> **Exercise objective**:
Starting at the line with "Examining this photograph, is", transcribe each line through the final one, both included, and add nothing.

[Spatial question records]
## Start
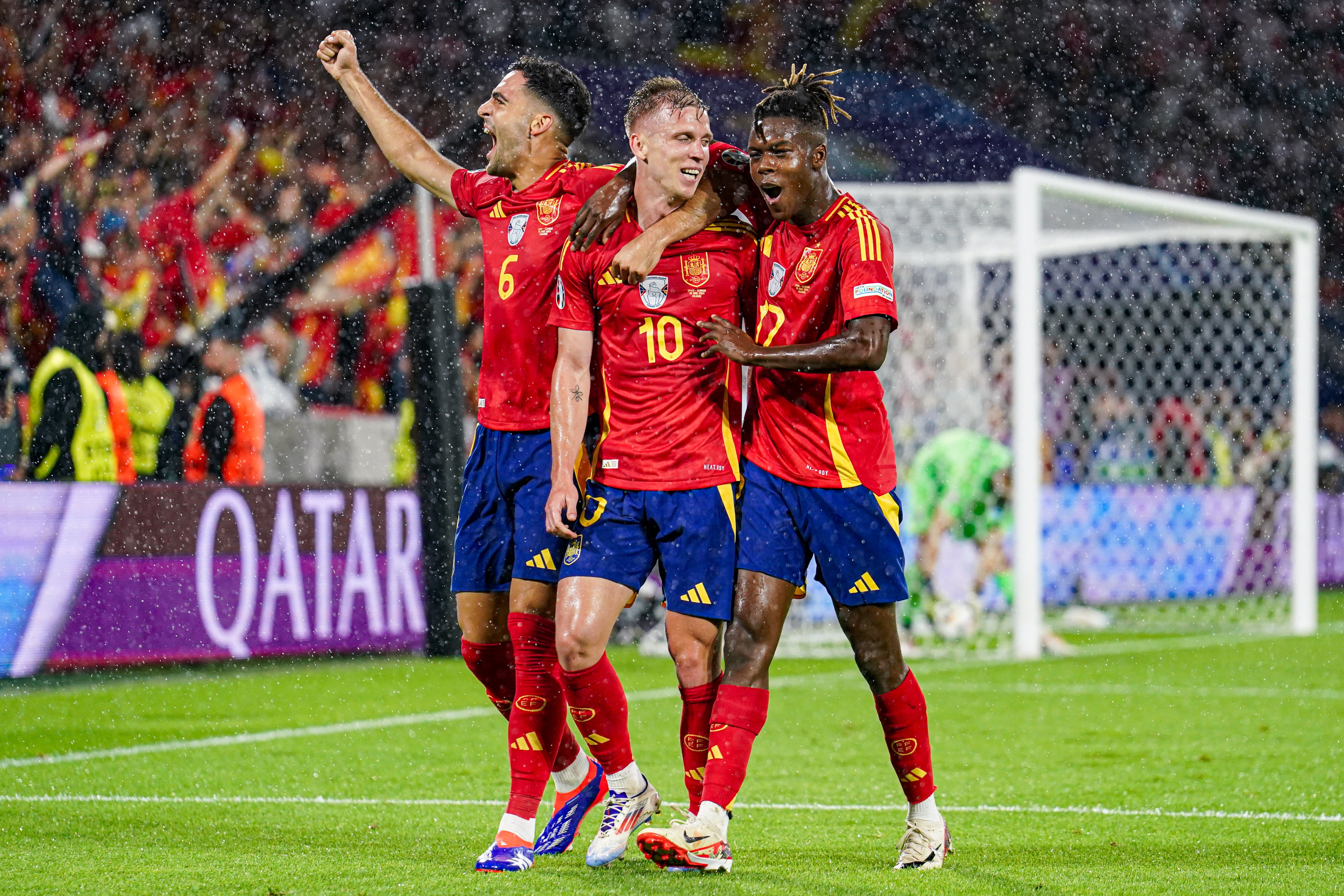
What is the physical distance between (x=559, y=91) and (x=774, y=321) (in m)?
0.95

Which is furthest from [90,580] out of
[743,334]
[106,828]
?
[743,334]

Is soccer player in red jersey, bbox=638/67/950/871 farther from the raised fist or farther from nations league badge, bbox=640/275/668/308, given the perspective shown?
the raised fist

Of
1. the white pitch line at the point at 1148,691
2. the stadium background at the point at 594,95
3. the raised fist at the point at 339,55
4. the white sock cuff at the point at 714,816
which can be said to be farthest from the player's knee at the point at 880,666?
the stadium background at the point at 594,95

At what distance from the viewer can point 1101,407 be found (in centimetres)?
1598

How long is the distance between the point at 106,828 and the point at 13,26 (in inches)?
394

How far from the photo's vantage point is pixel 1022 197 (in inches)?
437

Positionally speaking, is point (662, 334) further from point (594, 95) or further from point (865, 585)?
point (594, 95)

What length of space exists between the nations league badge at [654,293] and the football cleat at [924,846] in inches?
59.0

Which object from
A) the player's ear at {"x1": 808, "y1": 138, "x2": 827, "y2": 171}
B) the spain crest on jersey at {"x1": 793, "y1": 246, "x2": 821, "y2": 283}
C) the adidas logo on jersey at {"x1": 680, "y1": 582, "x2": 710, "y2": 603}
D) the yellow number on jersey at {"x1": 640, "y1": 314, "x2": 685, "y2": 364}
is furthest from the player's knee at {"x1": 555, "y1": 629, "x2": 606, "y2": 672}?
the player's ear at {"x1": 808, "y1": 138, "x2": 827, "y2": 171}

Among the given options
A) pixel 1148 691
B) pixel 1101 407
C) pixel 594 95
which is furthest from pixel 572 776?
pixel 1101 407

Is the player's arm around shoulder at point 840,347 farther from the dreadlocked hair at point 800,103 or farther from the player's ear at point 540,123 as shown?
the player's ear at point 540,123

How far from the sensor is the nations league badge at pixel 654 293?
4.48 meters

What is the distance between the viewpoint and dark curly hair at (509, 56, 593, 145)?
478 centimetres

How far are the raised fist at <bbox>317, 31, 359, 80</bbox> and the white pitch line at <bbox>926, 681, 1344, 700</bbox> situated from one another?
535 centimetres
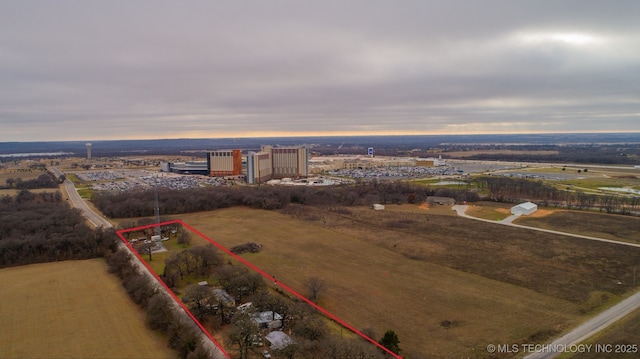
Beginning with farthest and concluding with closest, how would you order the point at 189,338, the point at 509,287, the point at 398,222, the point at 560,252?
the point at 398,222 < the point at 560,252 < the point at 509,287 < the point at 189,338

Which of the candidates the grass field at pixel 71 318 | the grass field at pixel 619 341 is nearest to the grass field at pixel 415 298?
the grass field at pixel 619 341

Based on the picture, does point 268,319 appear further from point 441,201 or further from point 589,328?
point 441,201

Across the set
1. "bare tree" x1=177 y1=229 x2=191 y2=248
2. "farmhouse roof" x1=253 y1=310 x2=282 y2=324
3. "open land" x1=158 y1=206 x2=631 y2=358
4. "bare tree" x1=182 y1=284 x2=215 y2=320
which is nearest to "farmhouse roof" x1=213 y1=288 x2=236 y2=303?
"bare tree" x1=182 y1=284 x2=215 y2=320

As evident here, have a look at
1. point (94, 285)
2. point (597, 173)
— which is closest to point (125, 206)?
point (94, 285)

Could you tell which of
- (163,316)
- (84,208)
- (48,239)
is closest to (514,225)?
(163,316)

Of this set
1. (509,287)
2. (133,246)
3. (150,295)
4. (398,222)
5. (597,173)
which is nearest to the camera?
(150,295)

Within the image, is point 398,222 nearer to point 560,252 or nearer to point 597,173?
point 560,252

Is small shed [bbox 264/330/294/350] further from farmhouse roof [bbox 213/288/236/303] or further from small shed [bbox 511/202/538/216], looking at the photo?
small shed [bbox 511/202/538/216]
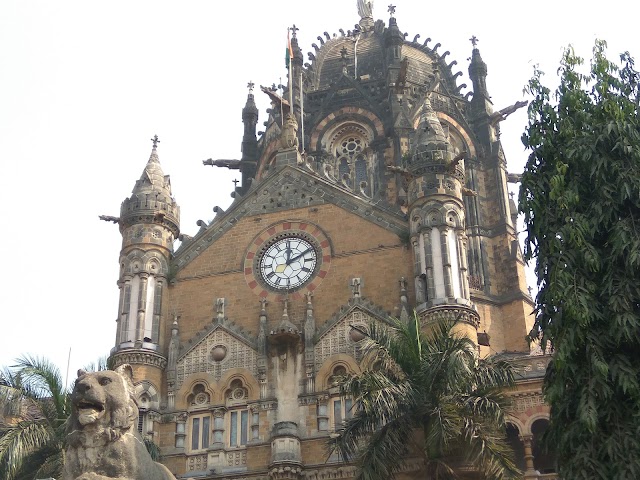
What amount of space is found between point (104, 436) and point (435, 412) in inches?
438

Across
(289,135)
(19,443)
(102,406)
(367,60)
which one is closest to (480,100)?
(367,60)

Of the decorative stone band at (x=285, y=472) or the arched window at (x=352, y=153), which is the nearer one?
the decorative stone band at (x=285, y=472)

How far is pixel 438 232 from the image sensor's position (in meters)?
31.4

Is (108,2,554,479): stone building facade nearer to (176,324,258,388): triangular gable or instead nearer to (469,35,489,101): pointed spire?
(176,324,258,388): triangular gable

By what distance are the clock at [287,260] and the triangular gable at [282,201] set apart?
0.90m

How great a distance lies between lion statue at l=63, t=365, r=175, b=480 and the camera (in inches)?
559

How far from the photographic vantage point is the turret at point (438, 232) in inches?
1187

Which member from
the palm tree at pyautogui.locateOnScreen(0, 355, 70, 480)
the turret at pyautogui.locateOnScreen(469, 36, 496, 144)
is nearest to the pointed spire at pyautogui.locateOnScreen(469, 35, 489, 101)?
the turret at pyautogui.locateOnScreen(469, 36, 496, 144)

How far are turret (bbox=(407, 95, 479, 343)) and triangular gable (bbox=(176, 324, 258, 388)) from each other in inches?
221

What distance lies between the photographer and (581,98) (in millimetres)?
21938

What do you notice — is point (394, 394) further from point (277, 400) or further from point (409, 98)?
point (409, 98)

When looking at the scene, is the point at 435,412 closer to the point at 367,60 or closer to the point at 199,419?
the point at 199,419

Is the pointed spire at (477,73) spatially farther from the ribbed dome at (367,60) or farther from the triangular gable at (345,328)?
the triangular gable at (345,328)

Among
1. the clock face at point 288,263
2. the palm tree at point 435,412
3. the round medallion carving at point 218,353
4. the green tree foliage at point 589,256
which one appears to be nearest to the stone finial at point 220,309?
the round medallion carving at point 218,353
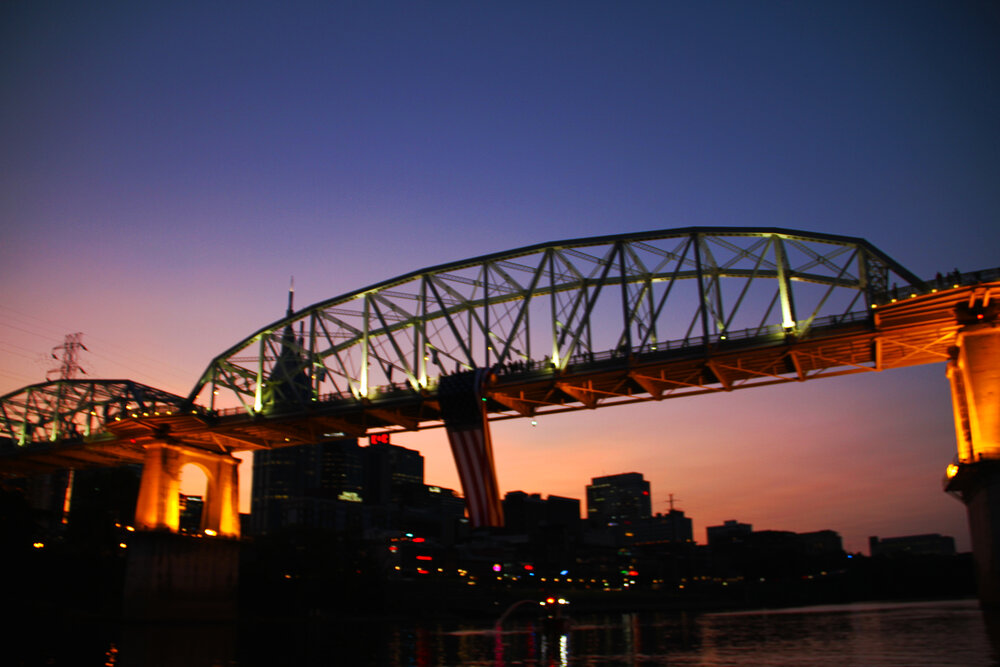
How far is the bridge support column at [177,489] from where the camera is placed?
258 feet

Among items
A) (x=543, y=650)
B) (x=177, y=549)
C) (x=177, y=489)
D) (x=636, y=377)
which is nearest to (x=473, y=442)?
(x=636, y=377)

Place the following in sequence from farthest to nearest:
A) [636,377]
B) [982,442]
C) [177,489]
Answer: [177,489]
[636,377]
[982,442]

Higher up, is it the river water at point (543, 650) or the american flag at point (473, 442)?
the american flag at point (473, 442)

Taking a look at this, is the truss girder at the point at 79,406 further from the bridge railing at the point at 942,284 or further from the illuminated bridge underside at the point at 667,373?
the bridge railing at the point at 942,284

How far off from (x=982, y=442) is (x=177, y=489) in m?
68.6

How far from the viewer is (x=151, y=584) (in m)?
73.4

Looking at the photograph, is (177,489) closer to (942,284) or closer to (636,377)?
(636,377)

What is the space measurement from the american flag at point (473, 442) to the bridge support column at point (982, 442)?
31.2 metres

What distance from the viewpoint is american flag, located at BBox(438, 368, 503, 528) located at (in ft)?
204

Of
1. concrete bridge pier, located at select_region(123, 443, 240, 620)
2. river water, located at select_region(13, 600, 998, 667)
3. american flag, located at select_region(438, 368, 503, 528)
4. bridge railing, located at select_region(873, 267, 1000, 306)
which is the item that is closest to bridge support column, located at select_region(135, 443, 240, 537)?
concrete bridge pier, located at select_region(123, 443, 240, 620)

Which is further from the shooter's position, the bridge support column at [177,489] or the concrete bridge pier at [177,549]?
the bridge support column at [177,489]

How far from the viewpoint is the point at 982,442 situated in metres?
48.4

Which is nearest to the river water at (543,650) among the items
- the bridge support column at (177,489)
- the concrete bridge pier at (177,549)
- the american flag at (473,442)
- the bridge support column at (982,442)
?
the bridge support column at (982,442)

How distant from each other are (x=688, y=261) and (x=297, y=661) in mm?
40249
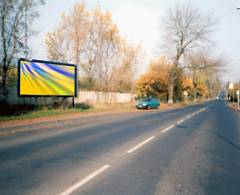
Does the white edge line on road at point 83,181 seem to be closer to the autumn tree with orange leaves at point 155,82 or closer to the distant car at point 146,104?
the distant car at point 146,104

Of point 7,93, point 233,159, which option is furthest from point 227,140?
point 7,93

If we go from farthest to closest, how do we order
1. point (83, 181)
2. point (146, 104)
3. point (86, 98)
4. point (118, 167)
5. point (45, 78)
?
point (86, 98) < point (146, 104) < point (45, 78) < point (118, 167) < point (83, 181)

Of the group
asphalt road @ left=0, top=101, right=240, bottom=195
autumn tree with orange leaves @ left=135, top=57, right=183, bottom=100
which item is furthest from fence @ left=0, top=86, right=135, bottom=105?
asphalt road @ left=0, top=101, right=240, bottom=195

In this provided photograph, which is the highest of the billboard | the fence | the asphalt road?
the billboard

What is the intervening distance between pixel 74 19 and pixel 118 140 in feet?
94.6

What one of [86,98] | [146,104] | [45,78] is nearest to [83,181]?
[45,78]

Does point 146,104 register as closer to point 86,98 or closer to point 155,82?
point 86,98

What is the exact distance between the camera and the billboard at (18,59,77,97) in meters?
20.7

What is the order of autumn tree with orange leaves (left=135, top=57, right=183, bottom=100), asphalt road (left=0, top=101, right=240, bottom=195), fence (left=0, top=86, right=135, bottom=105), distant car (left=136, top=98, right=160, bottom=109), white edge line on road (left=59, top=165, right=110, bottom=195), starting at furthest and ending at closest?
autumn tree with orange leaves (left=135, top=57, right=183, bottom=100) < distant car (left=136, top=98, right=160, bottom=109) < fence (left=0, top=86, right=135, bottom=105) < asphalt road (left=0, top=101, right=240, bottom=195) < white edge line on road (left=59, top=165, right=110, bottom=195)

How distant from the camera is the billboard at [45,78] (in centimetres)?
2073

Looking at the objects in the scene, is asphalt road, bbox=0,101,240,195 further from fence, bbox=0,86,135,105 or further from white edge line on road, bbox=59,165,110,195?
fence, bbox=0,86,135,105

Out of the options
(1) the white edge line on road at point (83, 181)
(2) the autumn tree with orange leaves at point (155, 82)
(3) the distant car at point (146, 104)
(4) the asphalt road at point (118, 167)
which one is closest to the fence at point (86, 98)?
(2) the autumn tree with orange leaves at point (155, 82)

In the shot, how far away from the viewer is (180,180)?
5.34 m

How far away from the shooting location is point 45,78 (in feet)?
74.4
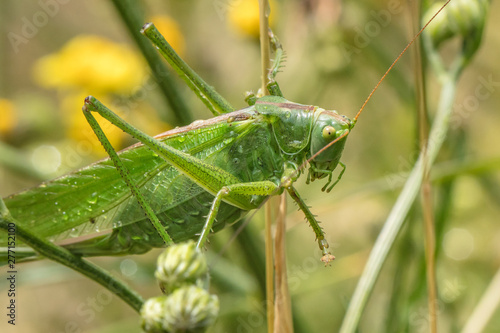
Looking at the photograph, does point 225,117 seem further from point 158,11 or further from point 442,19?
point 158,11

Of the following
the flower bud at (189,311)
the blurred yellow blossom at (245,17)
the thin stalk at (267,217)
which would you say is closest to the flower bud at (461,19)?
the thin stalk at (267,217)

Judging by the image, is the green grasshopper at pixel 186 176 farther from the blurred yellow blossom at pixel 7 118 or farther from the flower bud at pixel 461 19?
the blurred yellow blossom at pixel 7 118

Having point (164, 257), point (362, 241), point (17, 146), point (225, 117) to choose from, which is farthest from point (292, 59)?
point (164, 257)

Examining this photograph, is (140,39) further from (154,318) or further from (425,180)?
(154,318)

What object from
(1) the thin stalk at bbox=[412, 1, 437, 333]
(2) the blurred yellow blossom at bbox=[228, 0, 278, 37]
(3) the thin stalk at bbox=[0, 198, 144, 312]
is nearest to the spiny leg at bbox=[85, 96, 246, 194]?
(3) the thin stalk at bbox=[0, 198, 144, 312]

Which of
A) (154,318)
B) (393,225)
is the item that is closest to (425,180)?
(393,225)

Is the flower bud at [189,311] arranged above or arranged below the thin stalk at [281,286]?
below

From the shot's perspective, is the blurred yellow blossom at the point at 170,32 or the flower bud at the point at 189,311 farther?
the blurred yellow blossom at the point at 170,32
## End
> **Solution for this exercise**:
Examining this photograph, is (140,39) further from (154,318) or further from (425,180)?
(154,318)

What object from
(1) the thin stalk at bbox=[412, 1, 437, 333]
(2) the blurred yellow blossom at bbox=[228, 0, 278, 37]
(3) the thin stalk at bbox=[0, 198, 144, 312]
is nearest to the spiny leg at bbox=[85, 96, 246, 194]?
(3) the thin stalk at bbox=[0, 198, 144, 312]

Which of
A) (154,318)
B) (393,225)
is the item that is closest to (425,180)?
(393,225)

Is the flower bud at [189,311] arranged above or arranged below the thin stalk at [281,286]?
below

From the shot's perspective, is the blurred yellow blossom at the point at 170,32 or the flower bud at the point at 189,311 farther?
the blurred yellow blossom at the point at 170,32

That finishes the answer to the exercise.